LET’S FACE it: These are the best of times, and these may be the worst of times. The transformation of the healthcare reimbursement system from a fee-for-service (FFS) model to an outcome-based model is going to be a rough ride for physicians. How doctors manage that patient from a clinical basis will be extremely important to the health care plans, accountable care organizations, etc. Why? Simply put, if the objective of outcome-based care is to be measured on the quality of the care provided and not on the quantity of care provided, then the practitioner who can achieve the desired quality measure with the least amount of care provided wins.

Managing a glaucoma patient will be one of the primary areas affected in an outcomes-based world. The metric that doctors have to meet is a fairly simple one – getting and maintaining a 15% reduction in IOP.


In a traditional FFS world, when a patient is identified as a “glaucoma suspect” (I use that term only in an illustrative manner), typical optometrists go into a mindset of doing every clinical diagnostic test they can think of to protect themselves, and, sadly often, to embellish their reimbursement.

In my consulting practice, it is not uncommon for me to see clinical records that show identical glaucoma workups for anyone having a suspicious diagnosis. The sheer number of tests performed is generally not supported by medical necessity in the clinical record, but typically consists of:

  • 92083 – Visual Fields
  • 92250 – Fundus Photography
  • 92133 – OCT of the Optic Nerve
  • 92134 – OCT of the Retina
  • 92132 – OCT of the Anterior Segment
  • 92145 – Corneal Hysteresis
  • 92275 – Electroretinography
  • 95930 – Visually Evoked Potential

If I just took the CMS National Average Maximum Allowable Reimbursement for all of these tests and summed them up, it would total $544.05. This does not include the office visit, which is often also upcoded. This would bring the total of the initial workup to more than $600.

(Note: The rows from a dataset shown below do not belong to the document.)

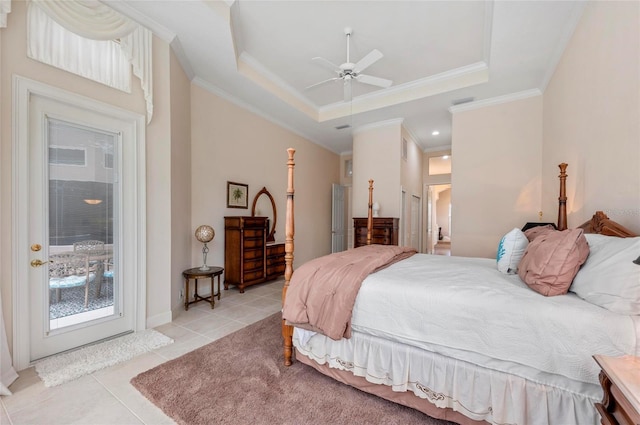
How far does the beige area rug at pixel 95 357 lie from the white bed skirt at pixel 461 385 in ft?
5.39

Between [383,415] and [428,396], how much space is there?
30 cm

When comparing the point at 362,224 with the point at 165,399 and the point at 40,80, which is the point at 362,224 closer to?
the point at 165,399

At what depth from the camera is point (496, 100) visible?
4.34 metres

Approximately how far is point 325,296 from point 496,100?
4526 millimetres

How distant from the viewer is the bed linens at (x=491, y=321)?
120 cm

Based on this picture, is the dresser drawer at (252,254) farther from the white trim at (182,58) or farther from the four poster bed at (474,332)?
the white trim at (182,58)

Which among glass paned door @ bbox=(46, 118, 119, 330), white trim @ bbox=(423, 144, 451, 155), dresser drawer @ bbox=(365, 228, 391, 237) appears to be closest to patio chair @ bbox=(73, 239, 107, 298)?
glass paned door @ bbox=(46, 118, 119, 330)

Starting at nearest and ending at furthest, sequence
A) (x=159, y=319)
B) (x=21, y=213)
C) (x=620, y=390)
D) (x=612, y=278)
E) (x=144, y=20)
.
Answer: (x=620, y=390) < (x=612, y=278) < (x=21, y=213) < (x=144, y=20) < (x=159, y=319)

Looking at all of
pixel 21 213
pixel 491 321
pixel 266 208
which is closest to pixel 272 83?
pixel 266 208

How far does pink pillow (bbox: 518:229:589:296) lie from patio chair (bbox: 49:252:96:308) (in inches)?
138

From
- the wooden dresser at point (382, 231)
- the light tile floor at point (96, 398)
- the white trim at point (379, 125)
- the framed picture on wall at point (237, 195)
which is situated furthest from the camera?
the white trim at point (379, 125)

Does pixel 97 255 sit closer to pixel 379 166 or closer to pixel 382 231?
pixel 382 231

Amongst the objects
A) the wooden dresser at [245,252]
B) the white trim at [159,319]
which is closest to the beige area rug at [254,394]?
the white trim at [159,319]

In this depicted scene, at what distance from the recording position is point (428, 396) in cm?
157
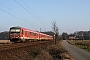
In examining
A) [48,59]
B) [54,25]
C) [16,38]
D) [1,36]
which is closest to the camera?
[48,59]

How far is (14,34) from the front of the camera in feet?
123

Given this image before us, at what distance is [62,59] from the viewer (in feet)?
55.7

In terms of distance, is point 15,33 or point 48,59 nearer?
point 48,59

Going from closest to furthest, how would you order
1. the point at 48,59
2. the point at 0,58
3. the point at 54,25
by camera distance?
1. the point at 0,58
2. the point at 48,59
3. the point at 54,25

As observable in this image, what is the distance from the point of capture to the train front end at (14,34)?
3700cm

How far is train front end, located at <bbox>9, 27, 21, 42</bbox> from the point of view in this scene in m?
37.0

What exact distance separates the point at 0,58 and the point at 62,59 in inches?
206

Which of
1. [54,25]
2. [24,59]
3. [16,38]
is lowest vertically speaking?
[24,59]

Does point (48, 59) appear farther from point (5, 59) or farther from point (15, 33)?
point (15, 33)

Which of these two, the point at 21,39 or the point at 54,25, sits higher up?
the point at 54,25

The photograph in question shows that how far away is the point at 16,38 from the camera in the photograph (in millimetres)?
36938

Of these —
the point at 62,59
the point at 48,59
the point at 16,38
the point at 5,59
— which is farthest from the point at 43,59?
the point at 16,38

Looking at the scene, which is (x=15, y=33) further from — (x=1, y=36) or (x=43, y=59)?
(x=1, y=36)

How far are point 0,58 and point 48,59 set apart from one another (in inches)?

Now, while you may think that is great for your practice, it is not so great for your practice profile, the profile that is created through the normal daily submission of claim data. You see, with the advent of the ICD-10, the ability to calculate the cost per provider per diagnosis has become extremely granular and makes intra-professional comparisons very easy to do. So, if provider A is testing the heck out of all glaucoma patients and is good at achieving a 15% reduction in IOP, and provider B is a more judicious tester and is only doing tests that are medically necessary to do and is equally good at achieving a 15% reduction in IOP, which provider is going to be more attractive to a health plan or ACO? That’s the easy part — the one that costs the system less money and gets equal quality outcomes.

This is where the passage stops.